> _EXERCISE_: Write out the lines word for word, beginning with the line containing "How great a" and continuing through the last line.

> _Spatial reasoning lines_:
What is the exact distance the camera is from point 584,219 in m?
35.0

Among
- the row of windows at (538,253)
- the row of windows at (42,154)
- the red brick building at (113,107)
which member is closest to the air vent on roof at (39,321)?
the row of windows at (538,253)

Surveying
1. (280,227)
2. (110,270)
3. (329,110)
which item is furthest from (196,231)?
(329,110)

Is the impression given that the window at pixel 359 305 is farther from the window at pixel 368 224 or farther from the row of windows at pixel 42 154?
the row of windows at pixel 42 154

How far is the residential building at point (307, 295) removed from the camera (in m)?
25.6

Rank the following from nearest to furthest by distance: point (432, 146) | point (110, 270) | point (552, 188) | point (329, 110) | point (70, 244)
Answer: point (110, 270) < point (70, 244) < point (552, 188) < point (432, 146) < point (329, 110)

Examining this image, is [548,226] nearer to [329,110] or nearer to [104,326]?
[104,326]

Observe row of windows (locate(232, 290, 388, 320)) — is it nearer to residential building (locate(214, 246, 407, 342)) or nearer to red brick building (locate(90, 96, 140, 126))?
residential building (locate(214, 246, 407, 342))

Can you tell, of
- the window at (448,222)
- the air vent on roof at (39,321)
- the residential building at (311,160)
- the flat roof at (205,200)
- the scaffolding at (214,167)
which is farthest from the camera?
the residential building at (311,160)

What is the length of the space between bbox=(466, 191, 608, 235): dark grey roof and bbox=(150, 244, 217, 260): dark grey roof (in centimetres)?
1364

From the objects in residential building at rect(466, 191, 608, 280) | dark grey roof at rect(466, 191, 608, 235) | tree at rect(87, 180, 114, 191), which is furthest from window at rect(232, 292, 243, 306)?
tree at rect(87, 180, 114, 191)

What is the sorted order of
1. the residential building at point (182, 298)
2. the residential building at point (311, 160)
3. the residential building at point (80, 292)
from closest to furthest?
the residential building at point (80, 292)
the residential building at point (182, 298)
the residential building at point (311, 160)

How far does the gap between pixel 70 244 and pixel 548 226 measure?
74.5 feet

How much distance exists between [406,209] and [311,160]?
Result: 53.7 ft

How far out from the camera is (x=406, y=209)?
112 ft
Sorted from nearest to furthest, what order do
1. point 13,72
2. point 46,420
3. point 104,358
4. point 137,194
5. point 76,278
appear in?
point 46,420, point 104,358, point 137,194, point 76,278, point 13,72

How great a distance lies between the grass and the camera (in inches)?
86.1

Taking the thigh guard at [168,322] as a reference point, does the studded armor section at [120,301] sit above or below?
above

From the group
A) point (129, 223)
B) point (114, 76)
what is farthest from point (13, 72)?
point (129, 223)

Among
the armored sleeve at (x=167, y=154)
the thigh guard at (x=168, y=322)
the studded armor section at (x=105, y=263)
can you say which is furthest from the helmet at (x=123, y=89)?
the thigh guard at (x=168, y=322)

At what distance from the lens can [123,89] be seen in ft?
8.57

> _SOLUTION FOR THIS TASK_:
How great a distance lies between the grass and the camera (in inches)?
86.1

Taking the thigh guard at [168,322] as a reference point, does the studded armor section at [120,301] sit above or below?
above

From the group
A) point (129, 223)
B) point (114, 76)
what is farthest from point (13, 72)?
point (129, 223)

Among
the armored sleeve at (x=167, y=154)
the thigh guard at (x=168, y=322)
the studded armor section at (x=105, y=263)
can you say which is furthest from the helmet at (x=123, y=89)?
the thigh guard at (x=168, y=322)

At what distance from the lens can [123,89] be seen in ft?
8.57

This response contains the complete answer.